Por
  • Andrés García Inda

Un país de cárcavas

Opinión
'Un país de cárcavas'
Krisis'20

Una regla básica para evaluar imparcialmente las propuestas, decisiones y gestos de nuestros gobernantes es tratar de imaginar qué pensaríamos si lo que unos dicen o hacen lo hicieran o dijeran los otros. Y qué dirían o harían los que toman esas medidas si fueran sus adversarios quienes las adoptaran. Algo así se han planteado algunos de los que se han mostrado tímidamente críticos con la propuesta de modificación del sistema de elección de los miembros del Consejo General del Poder Judicial que han hecho PSOE y Podemos. Y digo ‘tímidamente’ porque el argumento les ha servido en este caso para manifestarse en contra de esa reforma pero sin que nadie pudiera pensar (¡Dios nos libre!) que eso les hacía críticos con el Gobierno o simpatizantes de la oposición. Si se oponen a la misma no es porque esta suponga un ataque inmisericorde a la ya precaria independencia del poder judicial, sino por miedo a que sean otros los que puedan aprovecharse: ¿qué sería de nosotros –piensan– cuando otros tengan la mayoría que ahora tenemos? Aunque algún politólogo de postín reconocía sin ambages en las redes sociales que él apoyaba la reforma precisamente porque beneficiaba a su partido, pero que se opondría a ella si otro partido la propusiera. ¿Ven por qué la politología es una ciencia?

De todas maneras, bien mirado, el argumento así esbozado contra la reforma es perfectamente racional, y vendría a ser una variante del criterio al que alude Rawls para diseñar los principios y las instituciones de una sociedad justa: cuáles querríamos que fueran las reglas de juego en una sociedad en la que gobernara nuestro adversario. Que en el fondo es un intento de traducir en la práctica el principio kantiano de universalización o la famosa regla de oro. Lo que ocurre es que en ese caso –en el de Kant, Rawls o la regla de oro– el punto de partida es el reconocimiento incondicional del adversario: es que el otro también debe ser considerado, también puede y debe decidir. Por eso, si diseñamos unas reglas de juego no es porque vamos ganado (o para cuando vamos ganando), sino para favorecer el juego mismo también cuando perdemos.

La sucesión en el escenario político de debates estériles, puramente emocionales y ausentes de racionalidad socava la confianza de los ciudadanos

Sin embargo, el planteamiento de nuestros gobernantes no parece ser ese. Sus propuestas –y la del sistema de elección del CGPJ es un ejemplo más– parecen más bien inspiradas en –y orientadas a– la idea de que el otro no debe ser reconocido y, por eso mismo, no debe gobernar. El vicepresidente segundo del Gobierno hizo alguna alusión expresa en ese sentido, y algo de eso sabe si miramos al modelo venezolano, para ellos ejemplar. Son propuestas que no están hechas para favorecer la pluralidad y posibilitar la alternancia, sino para laminarla.

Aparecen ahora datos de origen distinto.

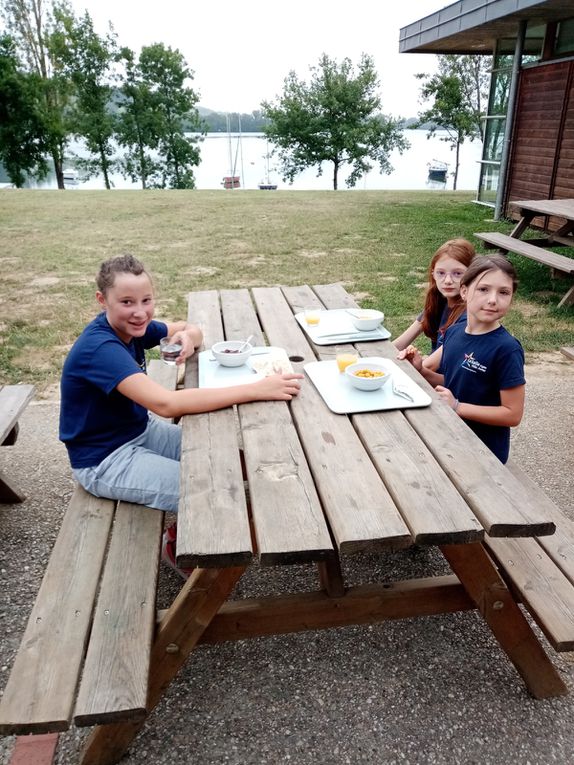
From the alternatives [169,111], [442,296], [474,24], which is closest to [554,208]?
[442,296]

A ello se suma la fatiga social que producen debates tan sumamente estériles, tan puramente emocionales y tan ausentes de racionalidad y de horizonte desde el punto de vista de la cohesión, pero tan eficaces desde el punto de vista del poder. Debates que no dejan sino un rastro de vacío y resentimiento, como esas cárcavas que producen las riadas o los temporales. Así las polémicas y globos sonda van fragmentando y polarizando un cuerpo social cada vez más escéptico. Resulta sorprendente que nuestros gobernantes se dediquen a jugar al Risk mientras el pueblo se desangra encerrado en una burocrática jaula de hierro. Aunque tampoco sé qué es más aborrecible, si eso o la complacencia cobarde de quienes aplauden y justifican el juego, haciendo de los harapos de la adhesión ideológica incondicional el disfraz de la propia mediocridad.

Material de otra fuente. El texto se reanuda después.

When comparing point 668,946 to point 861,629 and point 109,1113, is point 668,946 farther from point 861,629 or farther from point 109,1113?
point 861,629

Y deja un rastro de vacío y de resentimiento, como esas cárcavas que producen las riadas

Insistía hace poco en esta tribuna Pilar de la Vega, con toda razón, en la necesidad de recuperar la confianza. Pero la confianza es una disposición que presupone la existencia de una gramática moral común. Confiamos en los otros porque compartimos algo con ellos: unas mismas creencias o valores, un sustrato básico común, aunque sea el de una misma humanidad, por encima de las diferencias existentes. Esa base de valores compartidos nos remite a aquello que es importante o sagrado para todos: la libertad de conciencia, el respeto a la palabra dada, el valor de la verdad por encima de la mentira, etc. Desafortunadamente, vivimos en un tiempo en el que todo eso se pone en cuestión, y quienes nos gobiernan están reduciendo a escombros esos pequeños pilares sobre los que edificar la confianza posible. Todo ha sido convertido en márketing. En un suelo tan agrietado es difícil andar juntos y mirar hacia adelante.